I've got 4 small kids (3 boys + 1 girl; only the girls is in diapers). We do a 2 hour road trip down to the grandparents about every other weekend. We always make them go to the bathroom before we leave, but we still have pee emergencies pretty much every trip.
For us, peeing on the side of the freeway is basically a must. If we try to find a proper bathroom, that's easily a 20+ minute detour. Driving to the bathroom is maybe 5 minutes, but then wrangling the problematic kid(s) is much more difficult in a dirty garage bathroom than on the side of the road. (I can't count the number of times I've had a kid wipe their junk on a public restroom toilet and then I have to do a serious disinfection...)

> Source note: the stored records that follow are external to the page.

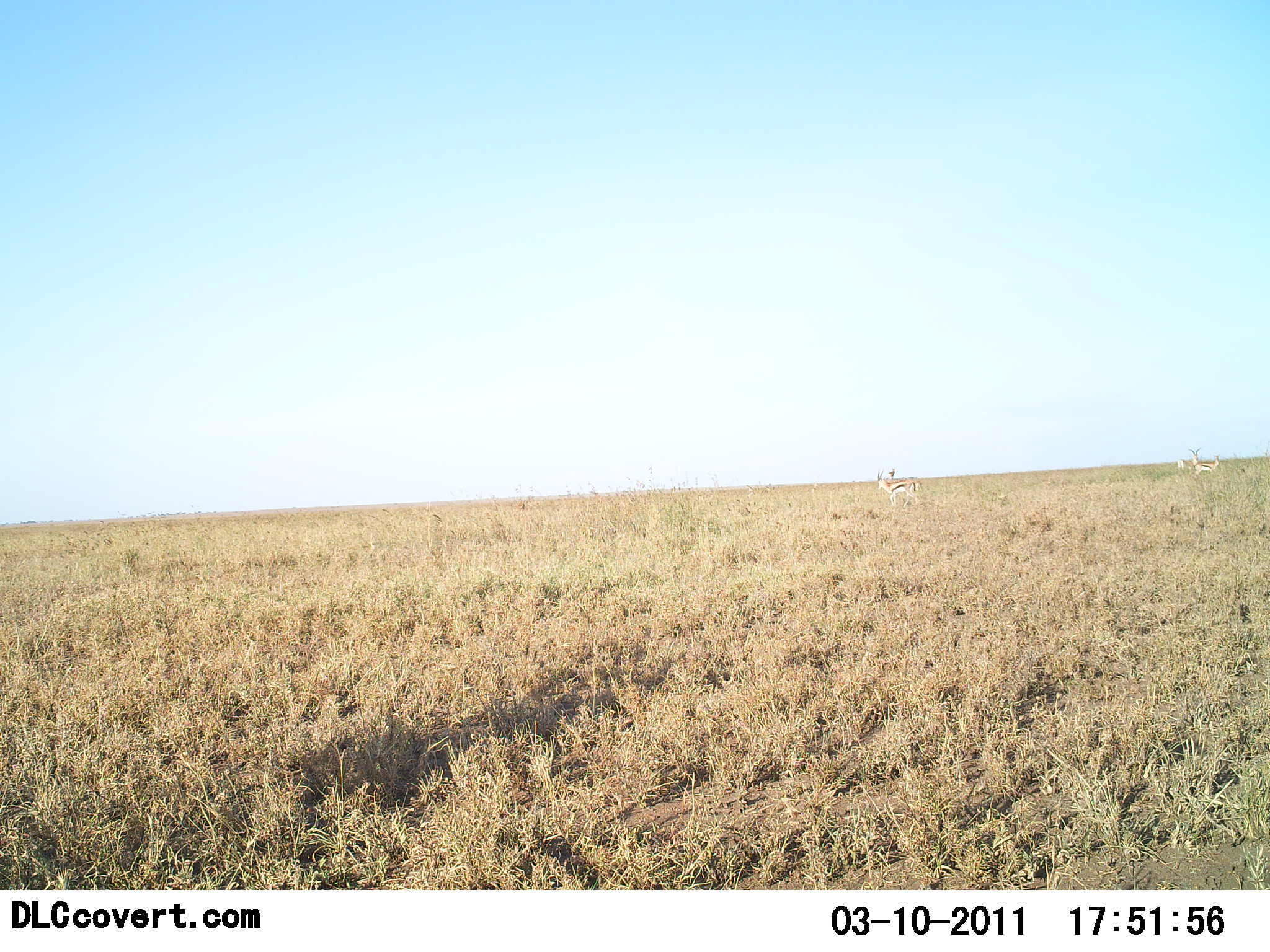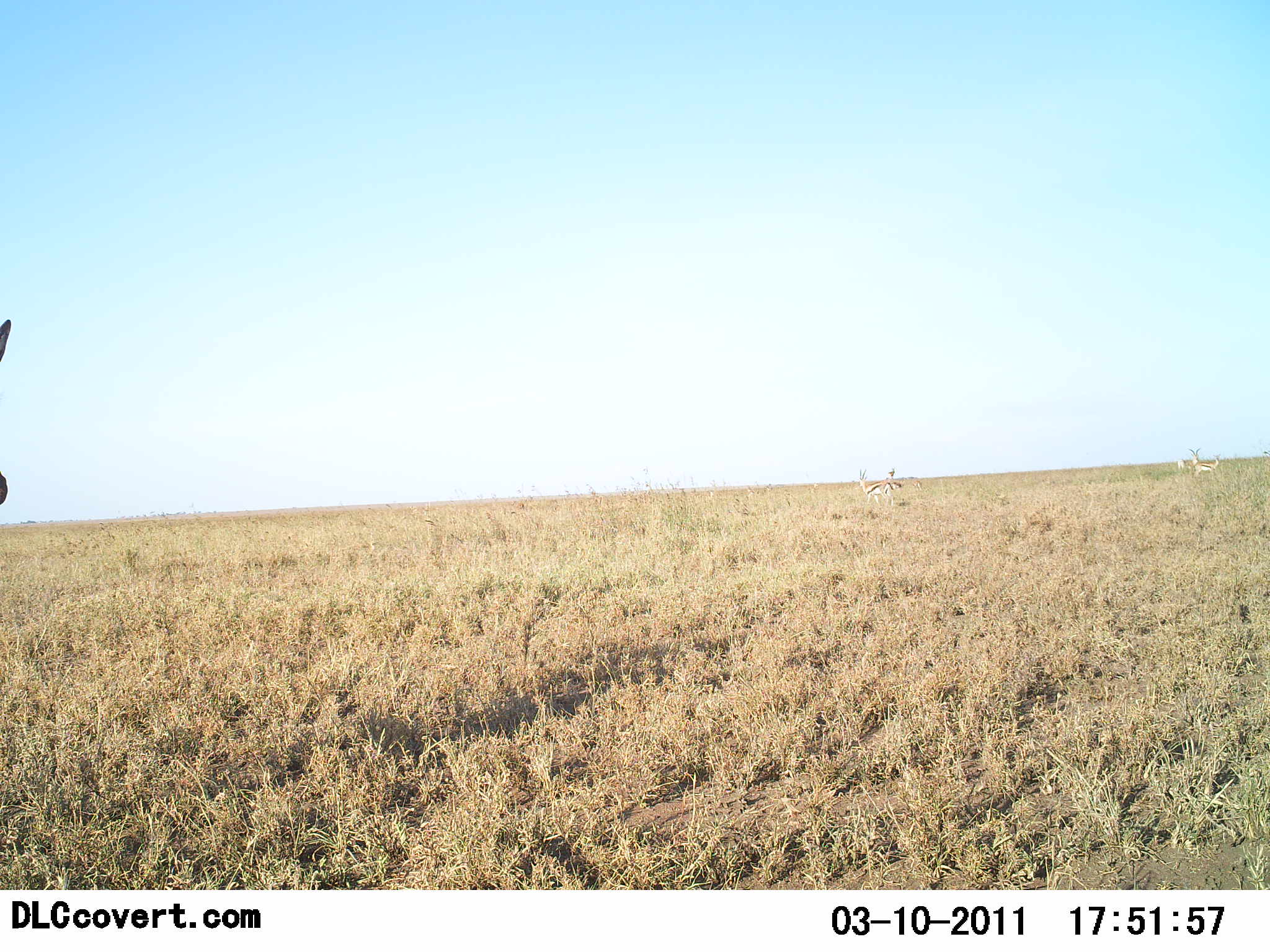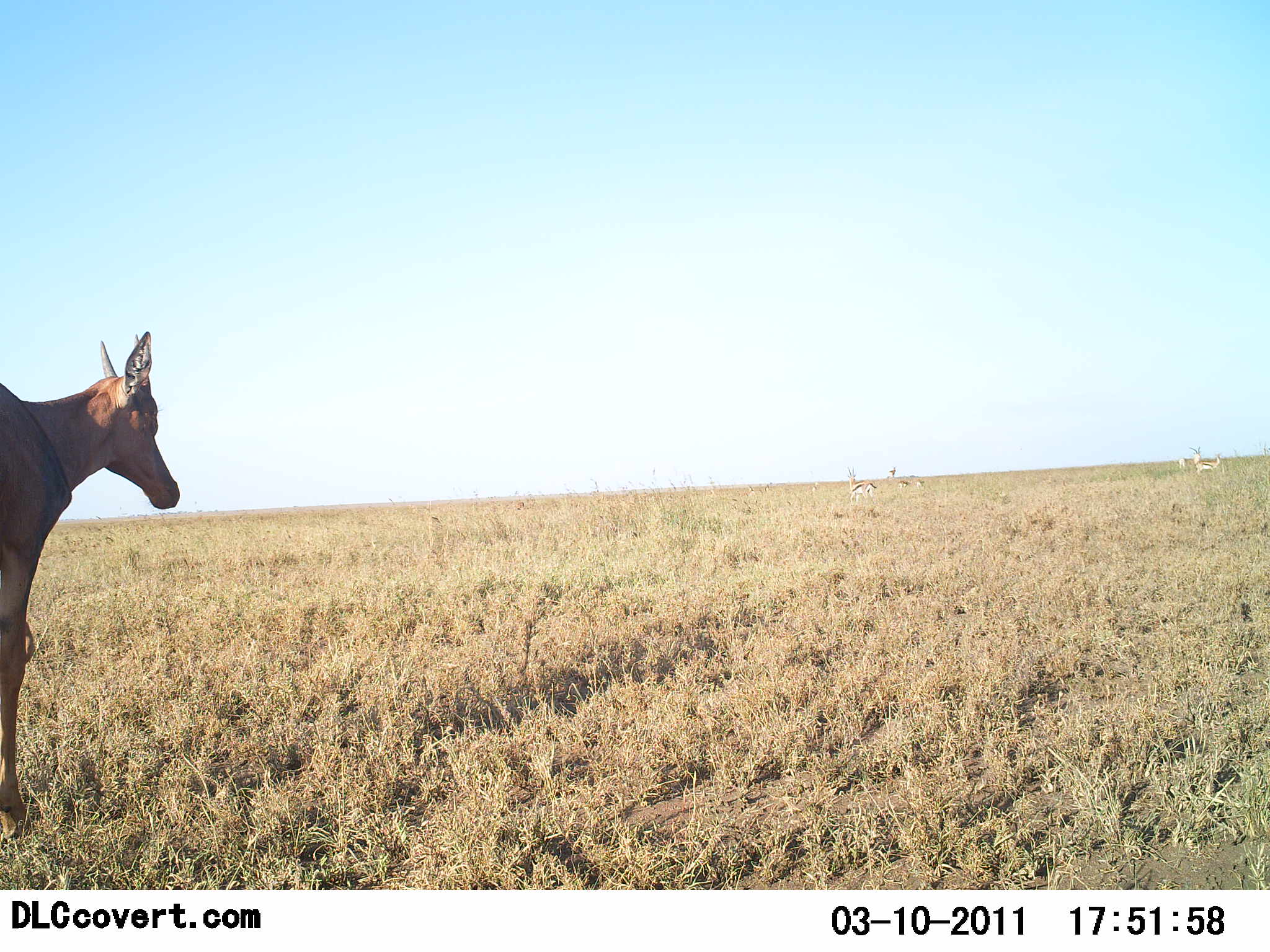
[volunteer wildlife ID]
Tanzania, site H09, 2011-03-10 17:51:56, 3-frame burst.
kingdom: Animalia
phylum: Chordata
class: Mammalia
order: Artiodactyla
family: Bovidae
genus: Alcelaphus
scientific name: Alcelaphus buselaphus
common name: hartebeest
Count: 1.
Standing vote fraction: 50%.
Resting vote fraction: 0%.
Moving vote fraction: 50%.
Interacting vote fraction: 0%.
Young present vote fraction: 0%.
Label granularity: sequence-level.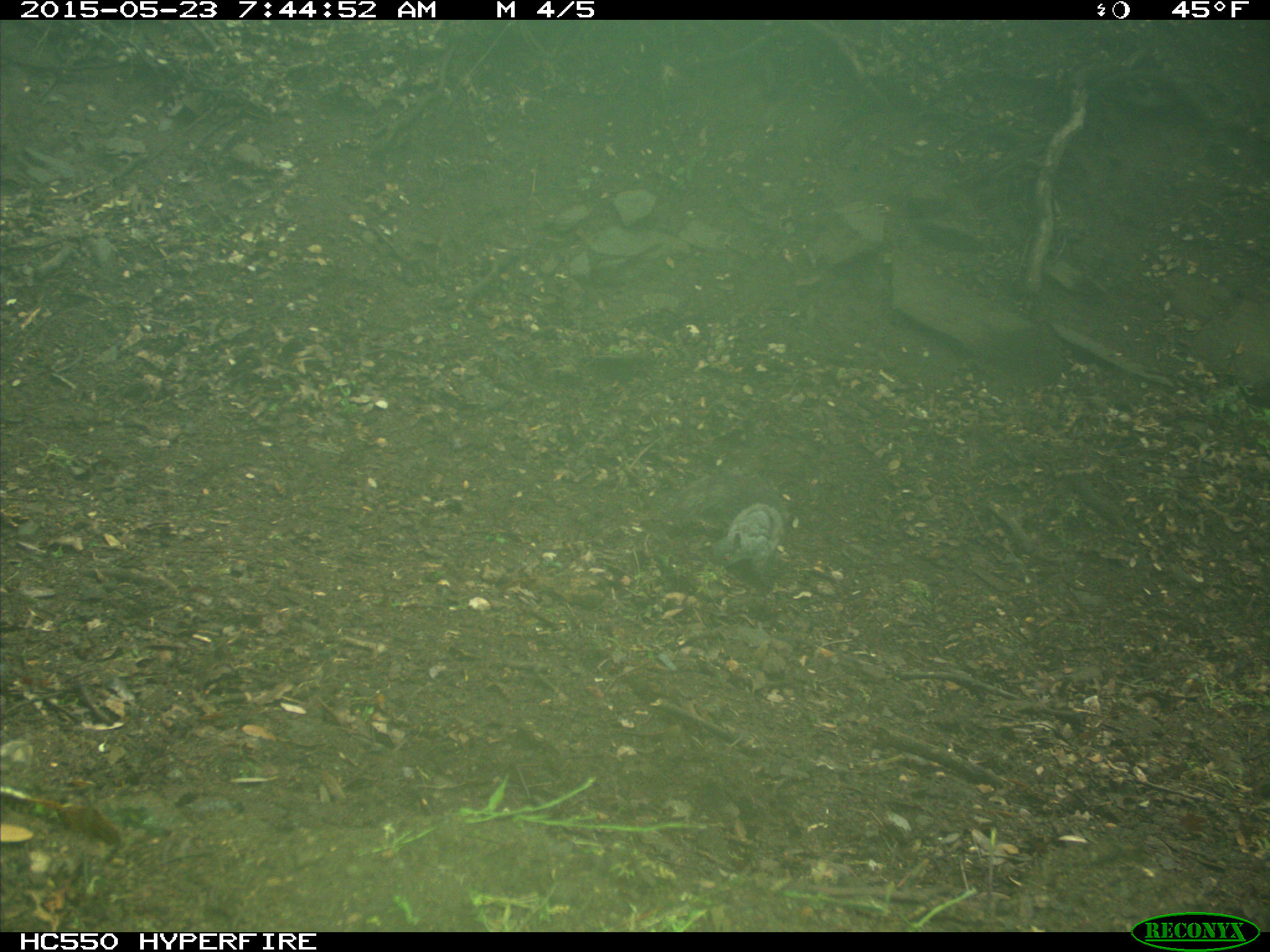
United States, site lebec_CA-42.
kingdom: Animalia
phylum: Chordata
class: Mammalia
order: Rodentia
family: Sciuridae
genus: Sciurus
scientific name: Sciurus carolinensis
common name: eastern gray squirrel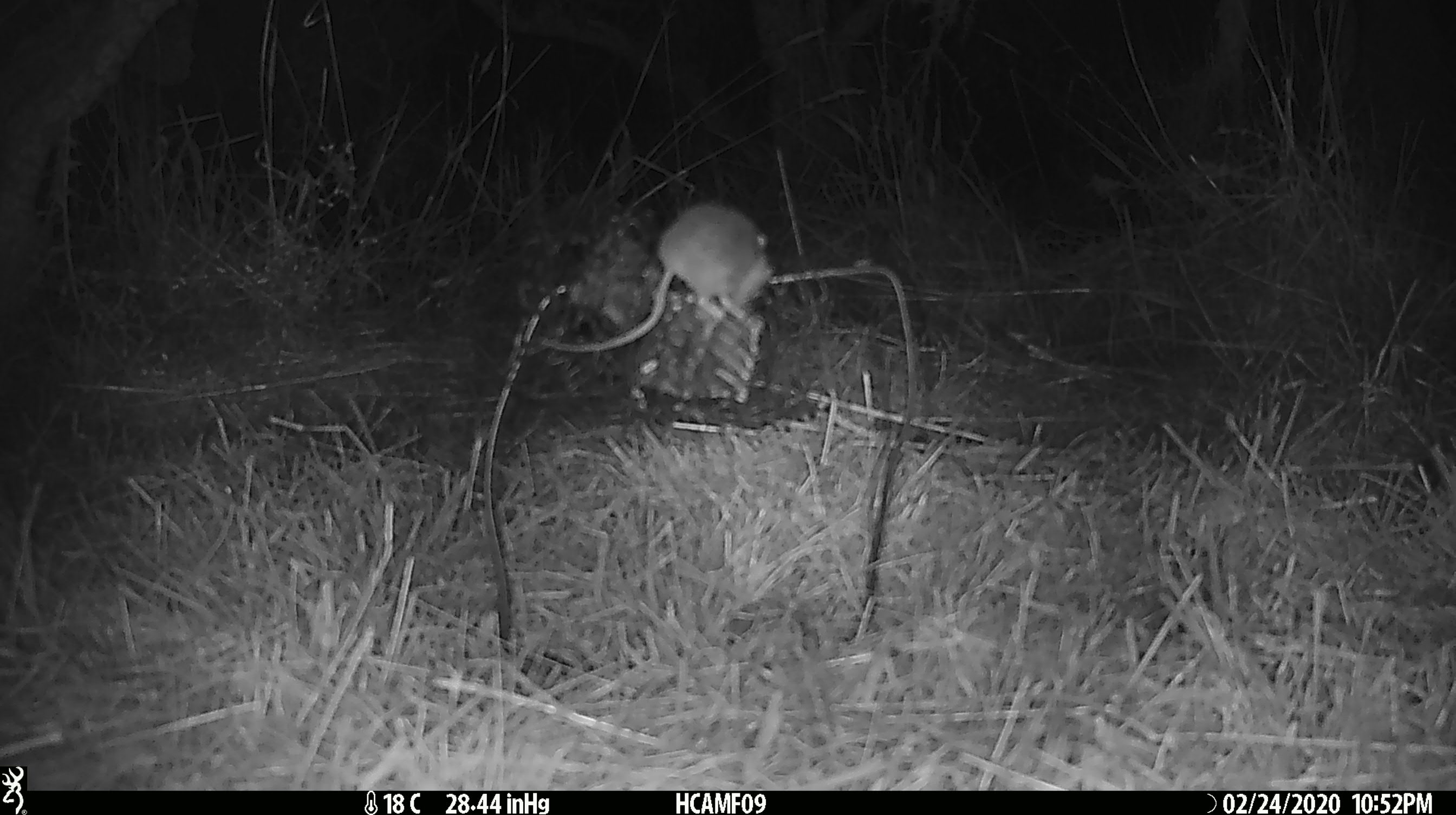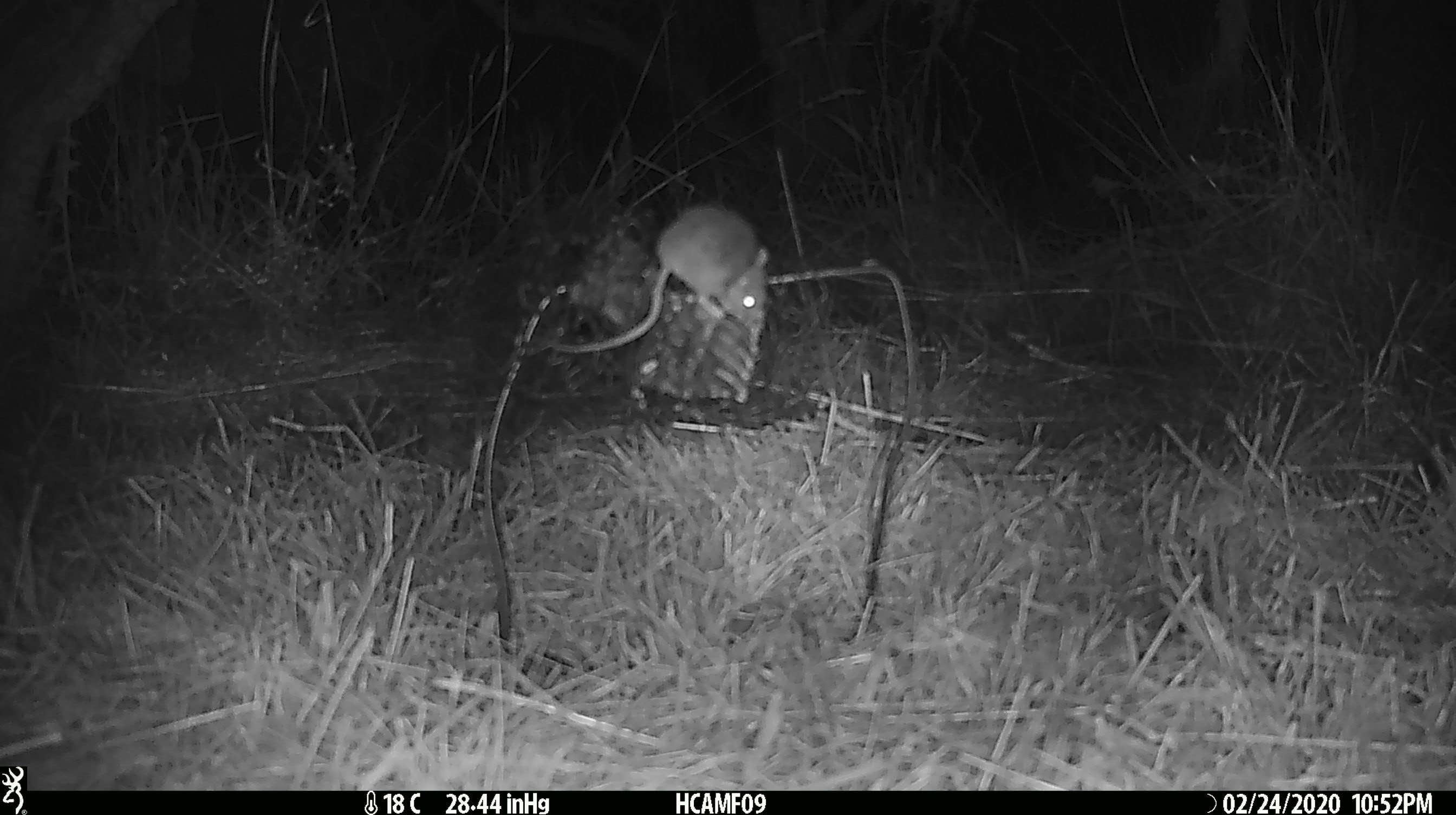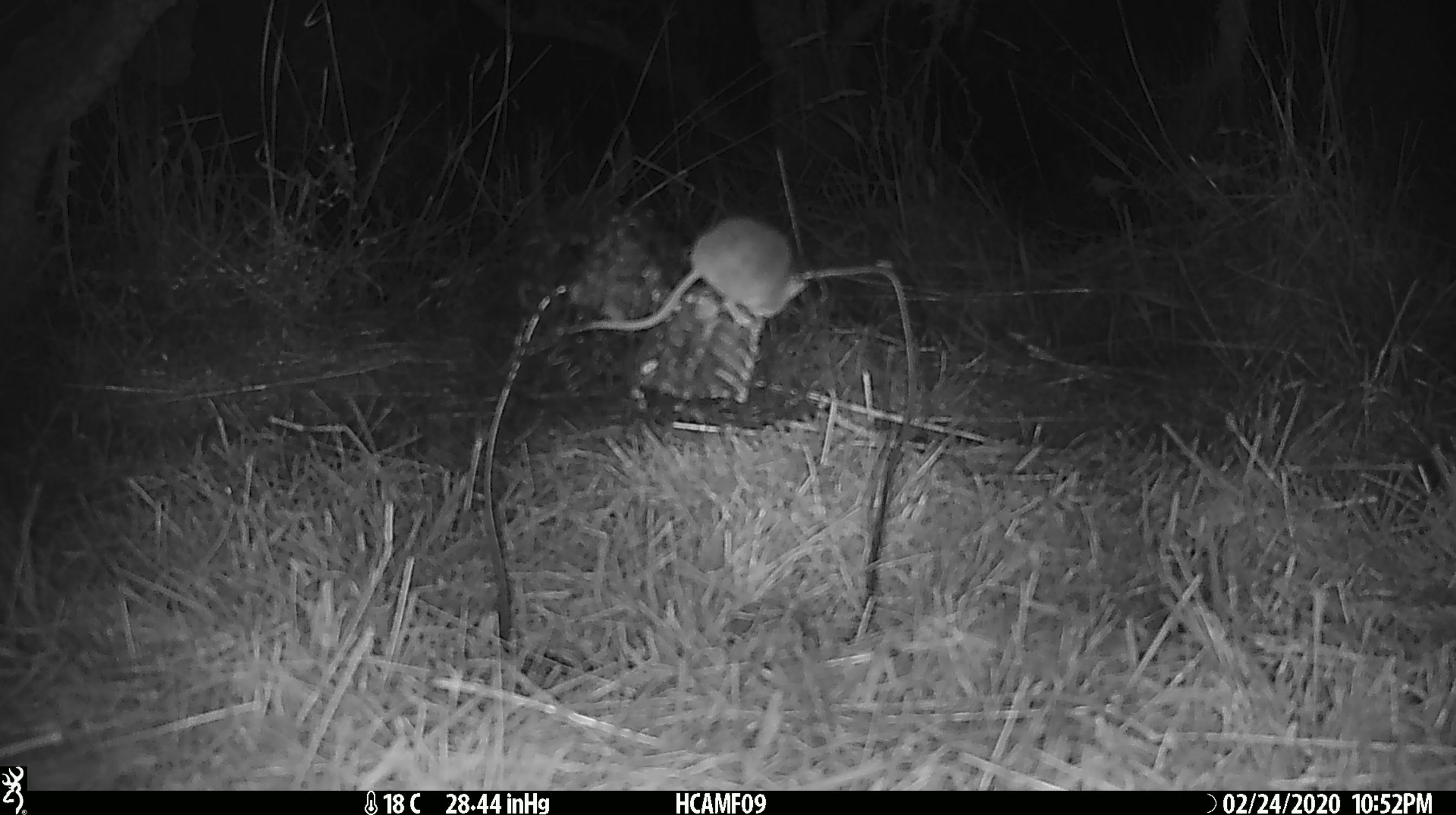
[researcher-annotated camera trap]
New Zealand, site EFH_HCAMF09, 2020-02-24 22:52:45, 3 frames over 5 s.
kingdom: Animalia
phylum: Chordata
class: Mammalia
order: Rodentia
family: Muridae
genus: Mus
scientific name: Mus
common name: mouse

So my policy for side-of-road peeing is:
It has to be safe to stop.
There shouldn't be pedestrians around that can see us. (So this means no peeing on non-freeway type streets, and certain sections of freeway are also off limits.)
There has to be "nature" to pee on. Some amount of grass/dirt is okay, but a tree is best. If we're on the stretch of the I5 in Irvine, where there's concrete everywhere, we won't stop. (This is partly related to pts 1+2.)
I realized on this week's roadtrip that I've never seen another car parked with the kids out peeing. Am I breaking some sort of major taboo here?
I'm also not sure what I'll do once the girl isn't wearing diapers, and whether I'll allow / force her to pee on the side of the road.